== Assignment ==
Print nothing but the lines below starting at the line that holds "[camera trap, expert-labeled]" and ending at the line that holds "labeled regions (frame", including both, each exactly as written.

Segment Start: Entries shown

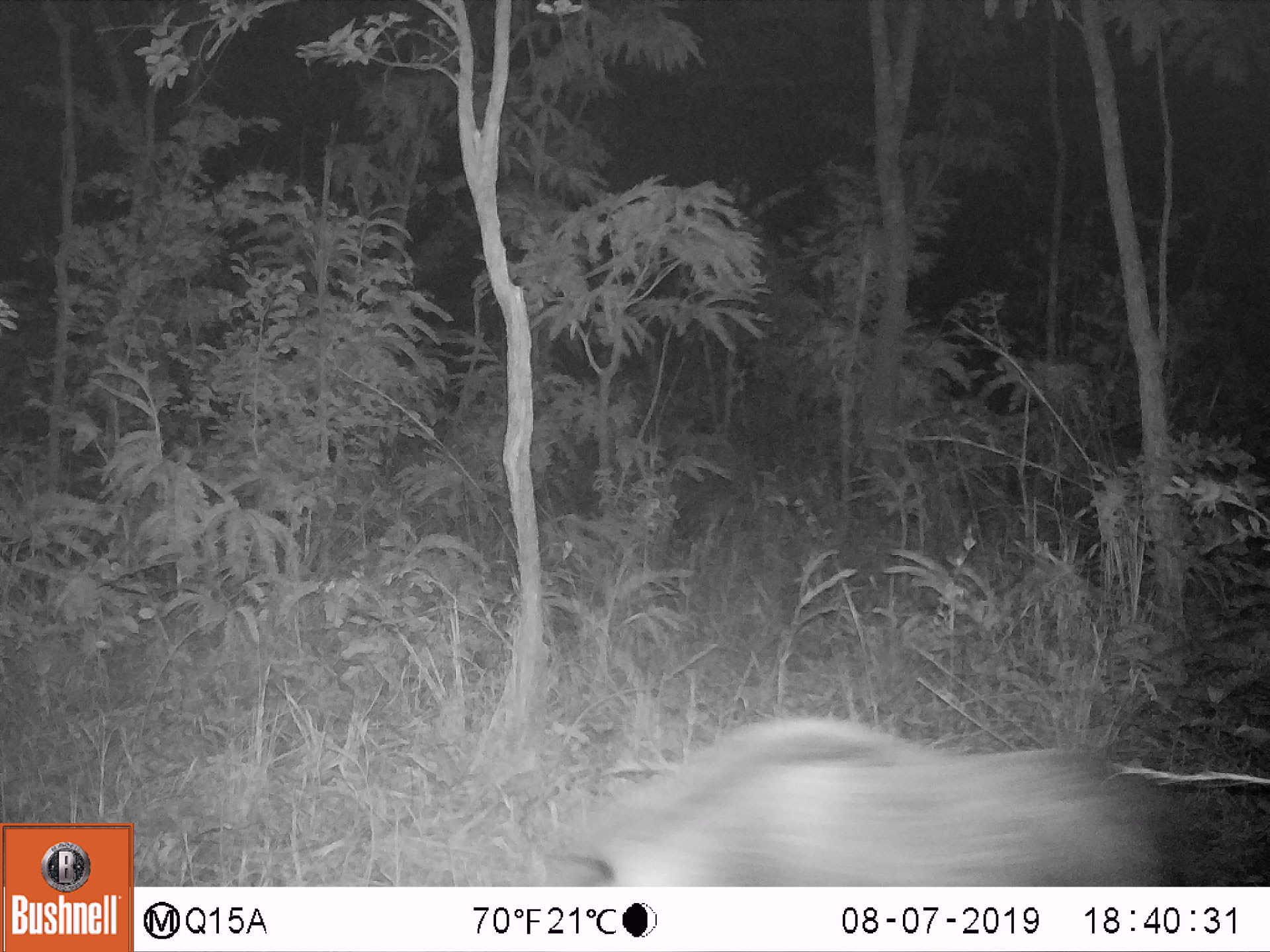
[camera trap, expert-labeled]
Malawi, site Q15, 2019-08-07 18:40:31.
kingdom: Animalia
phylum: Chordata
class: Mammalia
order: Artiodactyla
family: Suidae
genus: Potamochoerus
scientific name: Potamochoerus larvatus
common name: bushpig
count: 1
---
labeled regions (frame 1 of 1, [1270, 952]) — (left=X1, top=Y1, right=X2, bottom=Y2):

Segment End: Entries shown
Segment Start: Entries shown

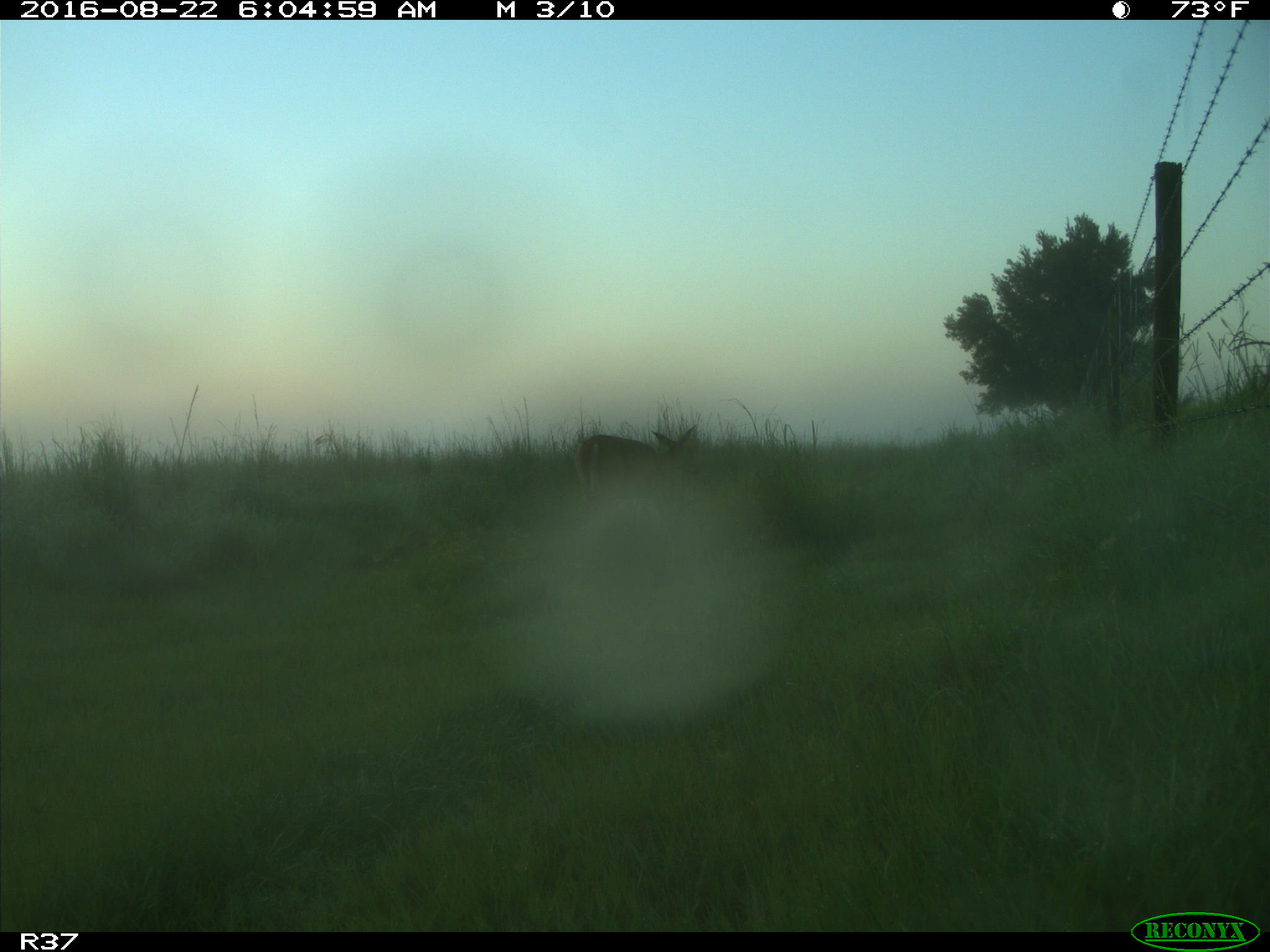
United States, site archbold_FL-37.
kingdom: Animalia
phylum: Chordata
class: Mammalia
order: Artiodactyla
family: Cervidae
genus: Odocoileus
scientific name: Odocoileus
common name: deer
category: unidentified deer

Segment End: Entries shown

== Response to the task ==
[camera trap, expert-labeled]
Malawi, site Q15, 2019-08-07 18:40:31.
kingdom: Animalia
phylum: Chordata
class: Mammalia
order: Artiodactyla
family: Suidae
genus: Potamochoerus
scientific name: Potamochoerus larvatus
common name: bushpig
count: 1
---
labeled regions (frame 1 of 1, [1270, 952]) — (left=X1, top=Y1, right=X2, bottom=Y2):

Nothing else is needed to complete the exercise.